- Exercise prompt: How many lines in the entries below contain the string "closer"? Case counts, and the answer should be the number alone.

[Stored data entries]
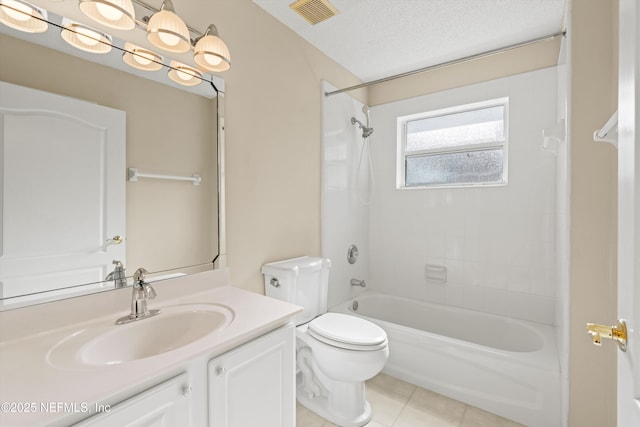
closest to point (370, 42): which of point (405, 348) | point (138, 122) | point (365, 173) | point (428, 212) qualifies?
point (365, 173)

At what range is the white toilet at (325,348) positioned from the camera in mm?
1505

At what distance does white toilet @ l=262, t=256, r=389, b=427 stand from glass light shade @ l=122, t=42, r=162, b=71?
3.88 ft

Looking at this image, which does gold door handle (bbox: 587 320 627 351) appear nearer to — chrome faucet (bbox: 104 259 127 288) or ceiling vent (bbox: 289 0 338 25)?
chrome faucet (bbox: 104 259 127 288)

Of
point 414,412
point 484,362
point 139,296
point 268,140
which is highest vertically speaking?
point 268,140

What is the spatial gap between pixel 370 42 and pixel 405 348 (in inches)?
89.1

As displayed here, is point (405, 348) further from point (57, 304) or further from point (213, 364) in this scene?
point (57, 304)

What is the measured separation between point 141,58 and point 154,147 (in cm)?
38

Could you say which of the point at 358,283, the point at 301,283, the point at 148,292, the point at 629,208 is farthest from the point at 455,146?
the point at 148,292

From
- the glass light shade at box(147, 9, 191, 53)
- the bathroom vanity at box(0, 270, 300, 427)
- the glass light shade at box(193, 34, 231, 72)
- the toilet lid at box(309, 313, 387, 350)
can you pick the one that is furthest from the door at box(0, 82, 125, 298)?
the toilet lid at box(309, 313, 387, 350)

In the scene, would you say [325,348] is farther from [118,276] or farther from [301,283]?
[118,276]

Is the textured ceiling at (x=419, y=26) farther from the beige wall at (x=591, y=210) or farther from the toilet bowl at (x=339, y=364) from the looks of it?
the toilet bowl at (x=339, y=364)

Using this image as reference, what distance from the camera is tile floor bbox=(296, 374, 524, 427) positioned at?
1617mm

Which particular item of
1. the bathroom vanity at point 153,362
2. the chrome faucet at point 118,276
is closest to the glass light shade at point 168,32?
the chrome faucet at point 118,276

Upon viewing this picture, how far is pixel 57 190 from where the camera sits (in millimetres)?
996
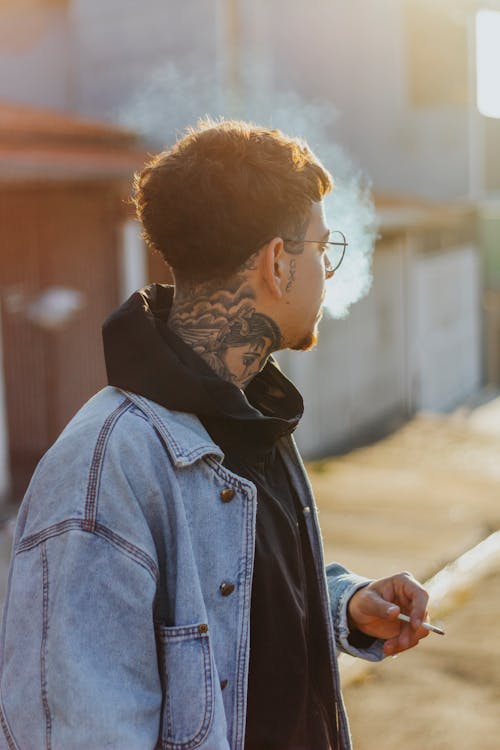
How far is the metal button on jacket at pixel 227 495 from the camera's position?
1.82m

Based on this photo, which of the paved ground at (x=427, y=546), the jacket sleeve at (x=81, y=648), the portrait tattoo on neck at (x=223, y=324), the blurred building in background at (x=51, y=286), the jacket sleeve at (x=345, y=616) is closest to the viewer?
the jacket sleeve at (x=81, y=648)

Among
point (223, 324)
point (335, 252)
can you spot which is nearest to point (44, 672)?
point (223, 324)

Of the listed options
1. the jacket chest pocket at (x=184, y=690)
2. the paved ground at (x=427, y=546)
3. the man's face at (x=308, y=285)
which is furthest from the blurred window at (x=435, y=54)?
the jacket chest pocket at (x=184, y=690)

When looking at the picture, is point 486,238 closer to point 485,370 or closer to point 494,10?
point 485,370

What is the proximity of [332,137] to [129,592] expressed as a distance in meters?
16.2

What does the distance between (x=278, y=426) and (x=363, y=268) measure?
1.10m

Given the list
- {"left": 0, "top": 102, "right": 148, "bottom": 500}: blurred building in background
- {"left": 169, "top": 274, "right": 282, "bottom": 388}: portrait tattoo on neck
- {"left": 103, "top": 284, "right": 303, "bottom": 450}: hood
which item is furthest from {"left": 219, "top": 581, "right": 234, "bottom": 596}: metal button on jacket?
{"left": 0, "top": 102, "right": 148, "bottom": 500}: blurred building in background

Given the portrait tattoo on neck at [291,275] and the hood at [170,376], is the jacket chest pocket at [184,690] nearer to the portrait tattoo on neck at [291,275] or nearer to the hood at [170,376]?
the hood at [170,376]

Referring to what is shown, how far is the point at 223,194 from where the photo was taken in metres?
1.79

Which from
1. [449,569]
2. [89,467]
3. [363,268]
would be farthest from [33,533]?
[449,569]

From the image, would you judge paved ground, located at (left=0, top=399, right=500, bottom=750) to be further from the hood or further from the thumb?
the hood

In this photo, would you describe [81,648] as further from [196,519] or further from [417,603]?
[417,603]

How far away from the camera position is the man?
5.33 feet

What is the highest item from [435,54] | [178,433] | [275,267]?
[435,54]
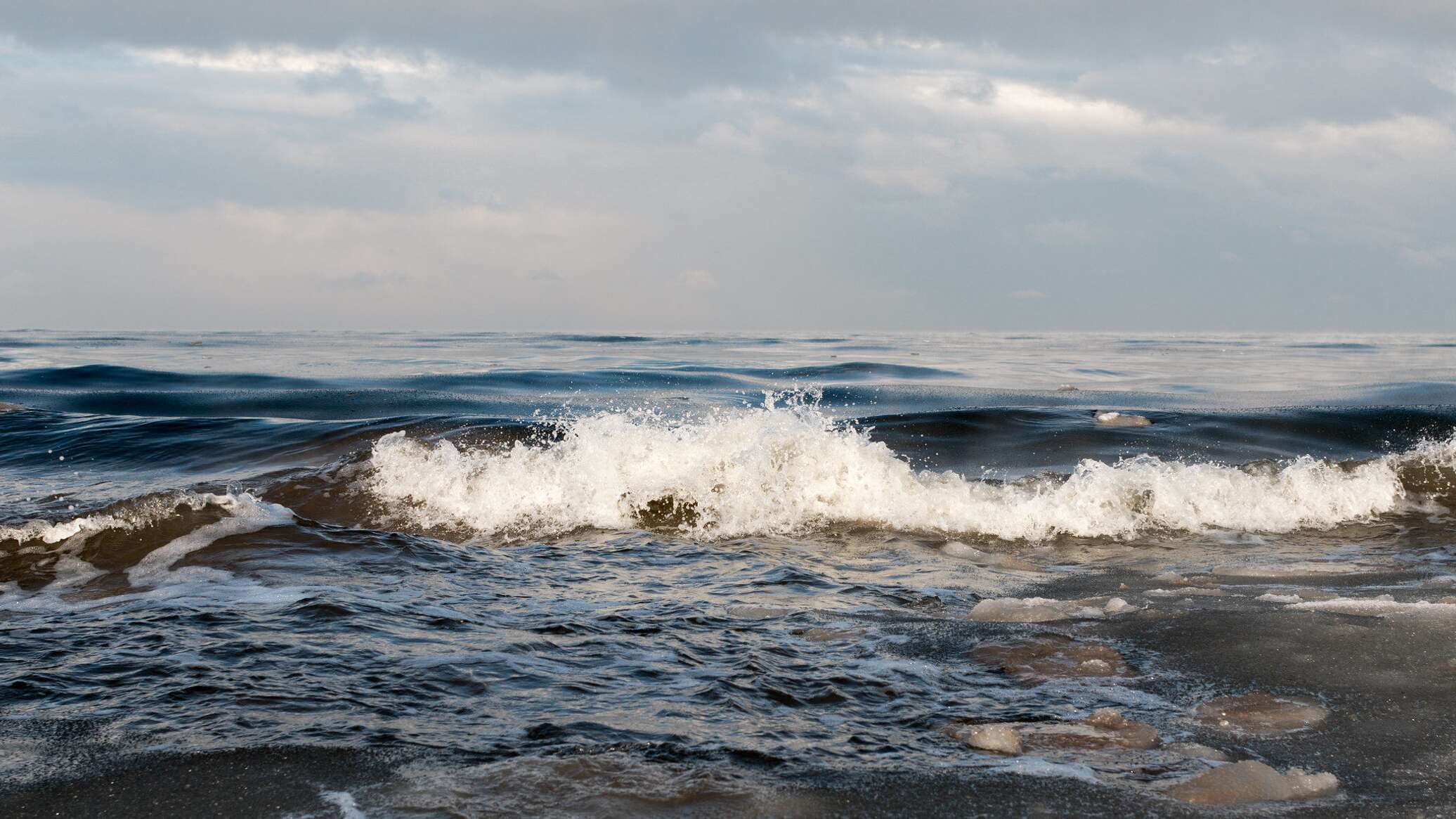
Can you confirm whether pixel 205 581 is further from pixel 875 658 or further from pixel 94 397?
pixel 94 397

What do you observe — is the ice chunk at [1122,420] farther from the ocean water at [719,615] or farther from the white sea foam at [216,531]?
the white sea foam at [216,531]

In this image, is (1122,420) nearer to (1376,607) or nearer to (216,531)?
(1376,607)

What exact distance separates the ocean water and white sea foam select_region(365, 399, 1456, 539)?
0.04 meters

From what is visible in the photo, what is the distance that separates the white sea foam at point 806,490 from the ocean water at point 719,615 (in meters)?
0.04

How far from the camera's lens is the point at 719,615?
5.17m

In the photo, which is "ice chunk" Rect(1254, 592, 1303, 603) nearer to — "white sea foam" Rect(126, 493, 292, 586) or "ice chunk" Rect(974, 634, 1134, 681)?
"ice chunk" Rect(974, 634, 1134, 681)

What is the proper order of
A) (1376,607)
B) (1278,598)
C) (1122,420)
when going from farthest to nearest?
(1122,420) < (1278,598) < (1376,607)

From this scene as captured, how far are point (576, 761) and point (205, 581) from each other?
374 centimetres

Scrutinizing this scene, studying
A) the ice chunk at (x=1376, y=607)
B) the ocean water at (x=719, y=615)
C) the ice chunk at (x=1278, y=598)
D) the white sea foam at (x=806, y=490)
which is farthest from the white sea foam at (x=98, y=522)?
the ice chunk at (x=1376, y=607)

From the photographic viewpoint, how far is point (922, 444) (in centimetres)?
1214

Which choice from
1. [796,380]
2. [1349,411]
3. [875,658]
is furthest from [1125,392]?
[875,658]

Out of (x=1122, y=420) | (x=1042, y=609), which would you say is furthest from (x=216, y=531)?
(x=1122, y=420)

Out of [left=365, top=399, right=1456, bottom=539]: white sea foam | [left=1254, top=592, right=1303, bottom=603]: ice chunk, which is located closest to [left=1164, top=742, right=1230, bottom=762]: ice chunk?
[left=1254, top=592, right=1303, bottom=603]: ice chunk

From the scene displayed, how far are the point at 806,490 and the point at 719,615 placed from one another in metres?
3.70
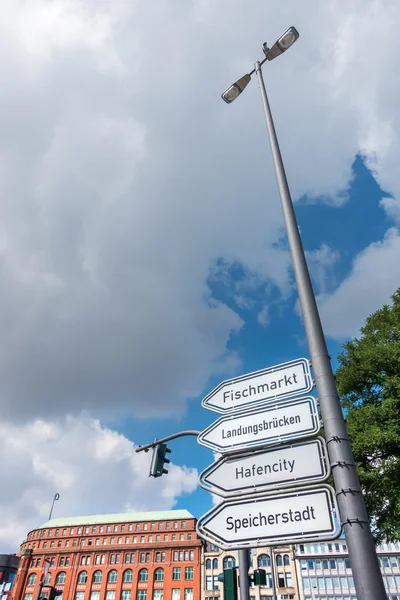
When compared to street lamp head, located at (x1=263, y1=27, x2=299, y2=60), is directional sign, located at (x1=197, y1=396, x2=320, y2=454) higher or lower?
lower

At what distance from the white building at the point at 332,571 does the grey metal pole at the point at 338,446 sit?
7235cm

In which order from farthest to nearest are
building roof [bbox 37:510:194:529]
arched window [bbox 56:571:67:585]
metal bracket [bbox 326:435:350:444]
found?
building roof [bbox 37:510:194:529]
arched window [bbox 56:571:67:585]
metal bracket [bbox 326:435:350:444]

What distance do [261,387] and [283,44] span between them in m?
5.41

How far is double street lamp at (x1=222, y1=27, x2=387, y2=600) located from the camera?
2.89 meters

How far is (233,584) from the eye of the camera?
5512mm

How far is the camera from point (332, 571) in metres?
66.6

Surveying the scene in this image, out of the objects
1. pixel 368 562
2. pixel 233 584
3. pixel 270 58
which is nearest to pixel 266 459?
pixel 368 562

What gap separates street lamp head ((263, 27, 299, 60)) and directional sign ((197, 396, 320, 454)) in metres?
5.52

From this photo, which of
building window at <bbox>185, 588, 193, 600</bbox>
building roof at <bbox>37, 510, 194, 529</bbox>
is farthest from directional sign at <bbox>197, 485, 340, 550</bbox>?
building roof at <bbox>37, 510, 194, 529</bbox>

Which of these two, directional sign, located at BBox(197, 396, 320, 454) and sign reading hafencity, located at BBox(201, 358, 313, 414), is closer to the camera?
directional sign, located at BBox(197, 396, 320, 454)

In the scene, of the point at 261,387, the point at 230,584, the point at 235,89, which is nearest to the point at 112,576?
the point at 230,584

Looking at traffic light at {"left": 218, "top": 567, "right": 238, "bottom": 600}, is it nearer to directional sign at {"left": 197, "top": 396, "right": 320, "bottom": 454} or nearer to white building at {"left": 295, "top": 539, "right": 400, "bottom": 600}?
directional sign at {"left": 197, "top": 396, "right": 320, "bottom": 454}

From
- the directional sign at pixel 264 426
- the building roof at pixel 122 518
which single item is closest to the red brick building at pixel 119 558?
the building roof at pixel 122 518

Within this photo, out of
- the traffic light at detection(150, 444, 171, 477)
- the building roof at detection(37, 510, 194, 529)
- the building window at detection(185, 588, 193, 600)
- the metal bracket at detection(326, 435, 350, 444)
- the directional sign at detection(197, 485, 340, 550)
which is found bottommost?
the directional sign at detection(197, 485, 340, 550)
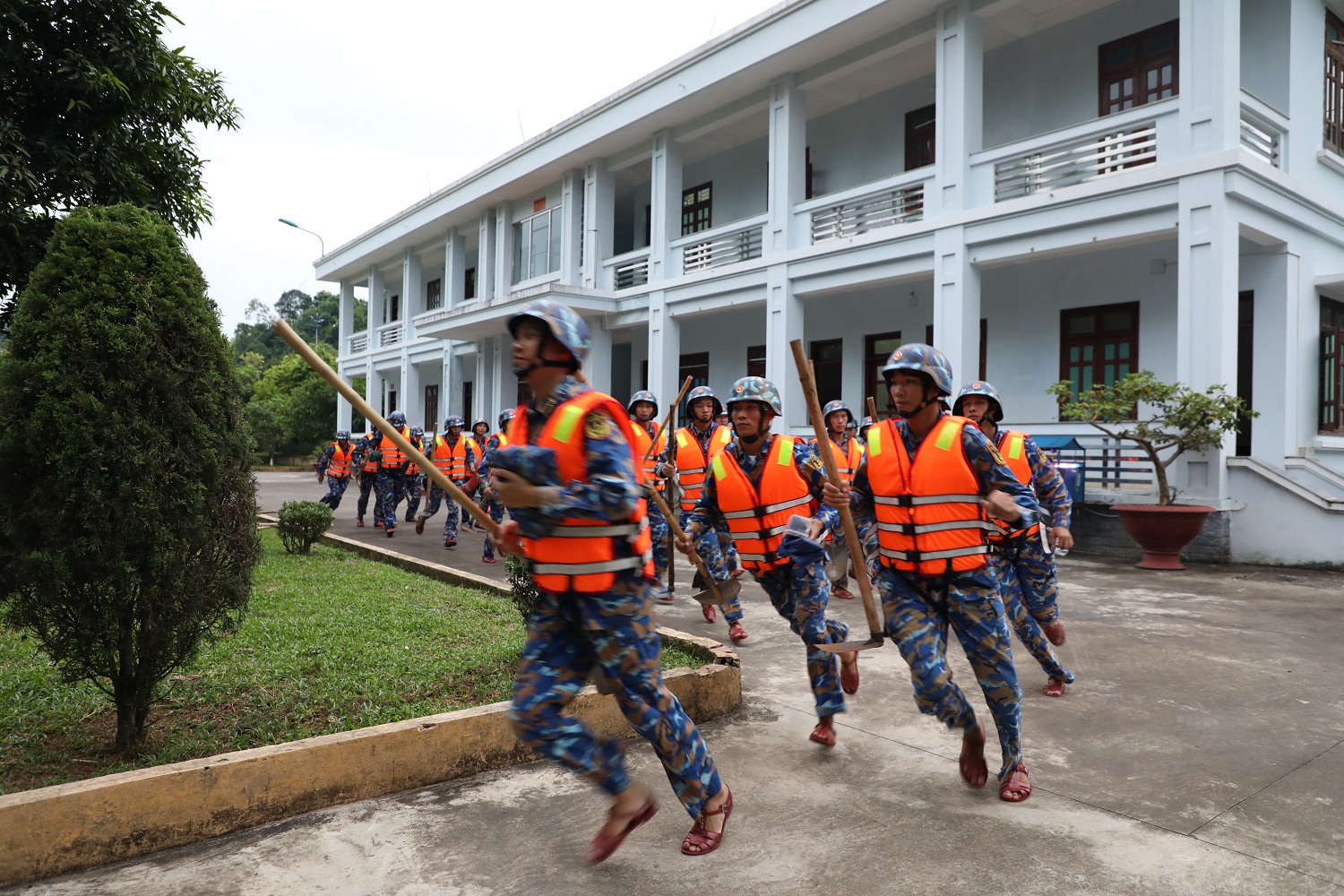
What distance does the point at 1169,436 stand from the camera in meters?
11.8

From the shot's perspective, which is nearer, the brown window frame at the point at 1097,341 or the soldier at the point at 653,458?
the soldier at the point at 653,458

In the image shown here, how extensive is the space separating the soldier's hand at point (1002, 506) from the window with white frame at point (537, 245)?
21.1 meters

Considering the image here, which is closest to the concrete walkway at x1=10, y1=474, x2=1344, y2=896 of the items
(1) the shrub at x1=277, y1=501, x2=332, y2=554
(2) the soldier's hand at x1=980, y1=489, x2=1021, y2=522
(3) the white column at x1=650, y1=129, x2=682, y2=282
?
(2) the soldier's hand at x1=980, y1=489, x2=1021, y2=522

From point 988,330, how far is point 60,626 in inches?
626

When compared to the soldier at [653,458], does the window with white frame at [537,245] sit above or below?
above

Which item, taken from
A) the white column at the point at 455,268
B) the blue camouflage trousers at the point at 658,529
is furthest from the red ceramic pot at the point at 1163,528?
the white column at the point at 455,268

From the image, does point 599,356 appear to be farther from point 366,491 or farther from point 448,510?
point 448,510

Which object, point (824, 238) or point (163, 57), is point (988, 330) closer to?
point (824, 238)

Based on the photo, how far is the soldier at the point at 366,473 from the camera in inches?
620

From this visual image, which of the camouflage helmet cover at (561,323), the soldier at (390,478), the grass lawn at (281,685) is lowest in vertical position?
the grass lawn at (281,685)

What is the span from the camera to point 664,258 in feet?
66.7

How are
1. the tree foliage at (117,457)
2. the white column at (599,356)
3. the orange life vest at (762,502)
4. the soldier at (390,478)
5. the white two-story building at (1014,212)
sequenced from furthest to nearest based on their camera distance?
1. the white column at (599,356)
2. the soldier at (390,478)
3. the white two-story building at (1014,212)
4. the orange life vest at (762,502)
5. the tree foliage at (117,457)

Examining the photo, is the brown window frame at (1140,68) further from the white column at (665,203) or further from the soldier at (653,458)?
the soldier at (653,458)

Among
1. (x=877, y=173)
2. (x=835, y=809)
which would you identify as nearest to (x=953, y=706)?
(x=835, y=809)
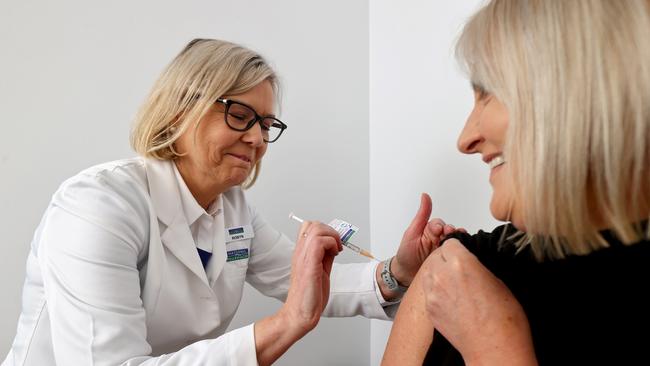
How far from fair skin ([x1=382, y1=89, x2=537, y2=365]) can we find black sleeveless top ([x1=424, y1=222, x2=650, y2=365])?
0.09 ft

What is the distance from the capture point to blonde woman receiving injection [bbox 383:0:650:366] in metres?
0.59

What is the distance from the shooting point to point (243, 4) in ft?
5.30

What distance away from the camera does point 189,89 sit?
1146 millimetres

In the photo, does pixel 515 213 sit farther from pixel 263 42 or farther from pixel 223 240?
pixel 263 42

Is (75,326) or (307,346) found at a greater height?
(75,326)

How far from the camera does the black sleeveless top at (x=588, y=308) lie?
0.68m

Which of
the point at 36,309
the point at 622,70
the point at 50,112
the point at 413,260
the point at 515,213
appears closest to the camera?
the point at 622,70

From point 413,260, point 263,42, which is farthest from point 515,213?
point 263,42

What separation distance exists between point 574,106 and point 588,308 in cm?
32

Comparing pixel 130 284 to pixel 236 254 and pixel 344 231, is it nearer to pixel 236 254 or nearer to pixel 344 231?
pixel 236 254

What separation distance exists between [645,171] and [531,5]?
26cm

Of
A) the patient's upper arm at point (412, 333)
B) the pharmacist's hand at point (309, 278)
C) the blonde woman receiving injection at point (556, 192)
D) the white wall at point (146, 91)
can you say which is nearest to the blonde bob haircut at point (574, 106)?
the blonde woman receiving injection at point (556, 192)

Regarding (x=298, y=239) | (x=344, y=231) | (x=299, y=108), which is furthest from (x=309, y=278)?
(x=299, y=108)

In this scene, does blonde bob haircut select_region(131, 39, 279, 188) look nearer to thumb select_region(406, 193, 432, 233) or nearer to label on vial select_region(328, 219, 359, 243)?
label on vial select_region(328, 219, 359, 243)
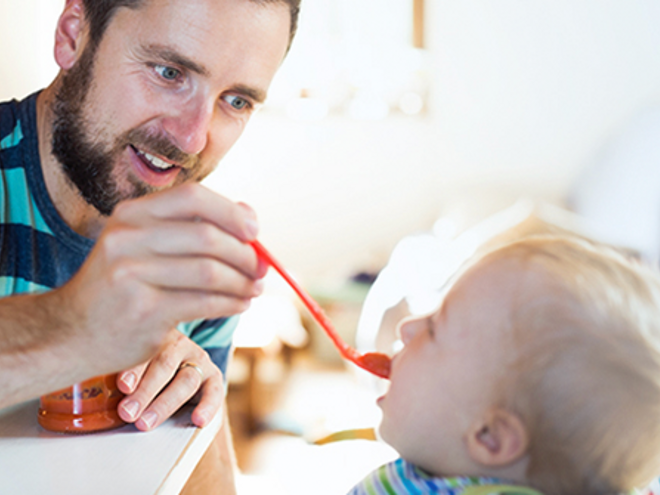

- Solved exercise: 3